## start

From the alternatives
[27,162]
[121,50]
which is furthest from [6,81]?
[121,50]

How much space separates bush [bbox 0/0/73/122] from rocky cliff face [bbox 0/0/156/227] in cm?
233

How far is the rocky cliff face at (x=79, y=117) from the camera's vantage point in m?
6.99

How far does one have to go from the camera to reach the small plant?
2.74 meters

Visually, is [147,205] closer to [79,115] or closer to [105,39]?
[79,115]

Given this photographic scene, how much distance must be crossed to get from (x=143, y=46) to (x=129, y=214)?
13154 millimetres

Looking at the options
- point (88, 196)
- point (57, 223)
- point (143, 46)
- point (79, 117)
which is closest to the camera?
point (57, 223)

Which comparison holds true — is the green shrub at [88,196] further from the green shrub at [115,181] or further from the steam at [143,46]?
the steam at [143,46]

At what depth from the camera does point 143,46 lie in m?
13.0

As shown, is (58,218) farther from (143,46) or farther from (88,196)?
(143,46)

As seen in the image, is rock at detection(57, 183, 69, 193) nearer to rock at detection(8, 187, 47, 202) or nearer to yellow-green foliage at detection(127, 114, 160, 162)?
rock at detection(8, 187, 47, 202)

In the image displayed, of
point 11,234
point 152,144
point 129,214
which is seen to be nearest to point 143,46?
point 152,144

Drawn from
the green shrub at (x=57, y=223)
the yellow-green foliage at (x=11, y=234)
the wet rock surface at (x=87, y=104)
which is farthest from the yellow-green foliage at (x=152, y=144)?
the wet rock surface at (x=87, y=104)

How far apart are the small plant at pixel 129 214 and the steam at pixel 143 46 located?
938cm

## end

**To do**
Reproduce exactly the lines from the one with "Which comparison holds" through the end of the entries above, both ends included.

**Task output**
Which comparison holds true — is the green shrub at [88,196] further from the green shrub at [115,181] or further from the steam at [143,46]?
the steam at [143,46]

At what depth from the camera does point 143,46 lie in m?
13.0

As shown, is (58,218) farther from (143,46) or farther from (88,196)?
(143,46)

As seen in the image, is rock at detection(57, 183, 69, 193) nearer to rock at detection(8, 187, 47, 202) or nearer to yellow-green foliage at detection(127, 114, 160, 162)?
rock at detection(8, 187, 47, 202)

In the image displayed, of
point 11,234
point 152,144
point 129,214
which is seen to be nearest to point 143,46?
point 152,144

Drawn from
the green shrub at (x=57, y=223)
the yellow-green foliage at (x=11, y=234)
the wet rock surface at (x=87, y=104)
which is farthest from the yellow-green foliage at (x=152, y=144)?
the wet rock surface at (x=87, y=104)

How far apart are the small plant at pixel 129 214 and the steam at pixel 143 46 located?
938cm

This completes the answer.